■ Lo que se pide ■
En el texto sobre la música recuperada, ¿qué episodio de "La broma infinita" representa el video clip de "Calamity song"?

■ Bloque de texto ■
____
Es por esto por lo que luchamos



Había perdido la costumbre de escuchar música mientras estoy en el pc. En un tiempo no fue así, ya que hace algunos años me dediqué a buscar material grabado aprovechando las posibilidades de internet, y armé una discreta colección; sin embargo, en la medida en que se fue degradando por obsolescencia el sonido nativo de mi laptop, también se fue desvaneciendo mi interés por la música que tenía almacenada en ella, y eventualmente la olvidé.

Por cosas de lo que rotulamos bajo el título genérico de “el destino”, mudé lo que pomposamente llamo mi estudio- en realidad poco más que la laptop, papeles varios, algunos libros  y juguetes anti estress -  a una habitación de la casa que se desocupó por el viaje de su ocupante, y tuve acceso a un modesto sistema de sonido al que pude conectar mi computador. Y así fue como recordé toda la música que durante tanto tiempo había acumulado, y procedí a rescatarla del olvido. Material muy disímil: desde salsa brava, la de Fania en sus buenos momentos, pasando por cantautores italianos,  rock progresivo y thrash metal considerablemente ruidoso. Todo escrupulosamente guardado en carpetas individuales (para una de las pocas cosas que soy ordenado es la música, ya sea análoga o digital).

Uno de los discos que ahora escucho con más frecuencia es “The King is dead”, de la banda estadounidense The Decemberist. Me cuesta trabajo catalogarlo: está a mitad camino entre el folk,  el barroco y el progresivo. Pero es muy bueno, para mi gusto. Uno de sus temas, Calamity song, tiene como video clip la representación del episodio de la partida de Escathón en “La broma infinita”, de Foster Wallace, tal vez la parte más jocosa del libro (recuerdo reír en voz alta mientras lo leía, para perplejidad de quien estuviera alrededor mío en ese momento). Pero no es de esa canción de la que quiero hablar, sino de otra que también está incluida en ese álbum: “This is why we fight”.  Por lo general no le presto atención a las letras de las canciones, sobre todo si son en algún idioma distinto al español o al italiano. Me da pereza tratar de entender, o buscar la letra en internet. Asumo que la voz es un instrumento más. Me aprendo el nombre solamente si me interesa volver a buscar el tema. Pero en el caso de esta canción, su título no puede dejar de llamarme la atención.
____
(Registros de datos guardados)
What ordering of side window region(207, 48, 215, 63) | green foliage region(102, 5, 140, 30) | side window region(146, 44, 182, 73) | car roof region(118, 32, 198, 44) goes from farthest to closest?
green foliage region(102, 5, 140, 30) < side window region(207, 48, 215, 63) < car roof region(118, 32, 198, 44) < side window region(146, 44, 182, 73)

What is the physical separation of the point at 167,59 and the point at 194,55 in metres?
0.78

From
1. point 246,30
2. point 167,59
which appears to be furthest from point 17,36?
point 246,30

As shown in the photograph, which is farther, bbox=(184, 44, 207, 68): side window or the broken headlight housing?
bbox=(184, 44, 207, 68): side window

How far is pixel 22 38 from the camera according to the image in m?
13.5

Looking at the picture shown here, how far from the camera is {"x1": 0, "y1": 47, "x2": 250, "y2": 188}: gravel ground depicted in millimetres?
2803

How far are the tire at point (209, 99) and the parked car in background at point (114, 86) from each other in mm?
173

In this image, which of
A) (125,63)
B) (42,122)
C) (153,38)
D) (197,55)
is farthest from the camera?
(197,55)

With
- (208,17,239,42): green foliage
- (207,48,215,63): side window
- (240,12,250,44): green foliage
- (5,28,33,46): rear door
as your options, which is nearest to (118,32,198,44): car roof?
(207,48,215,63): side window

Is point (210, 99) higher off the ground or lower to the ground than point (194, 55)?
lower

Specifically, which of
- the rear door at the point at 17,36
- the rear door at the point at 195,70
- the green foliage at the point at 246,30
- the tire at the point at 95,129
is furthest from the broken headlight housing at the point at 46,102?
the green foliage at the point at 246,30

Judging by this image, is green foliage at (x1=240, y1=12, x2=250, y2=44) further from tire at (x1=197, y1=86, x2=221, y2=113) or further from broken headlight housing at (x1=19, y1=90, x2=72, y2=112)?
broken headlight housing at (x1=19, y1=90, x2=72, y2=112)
____
■ Respuesta ■
El episodio de la partida de Escathón.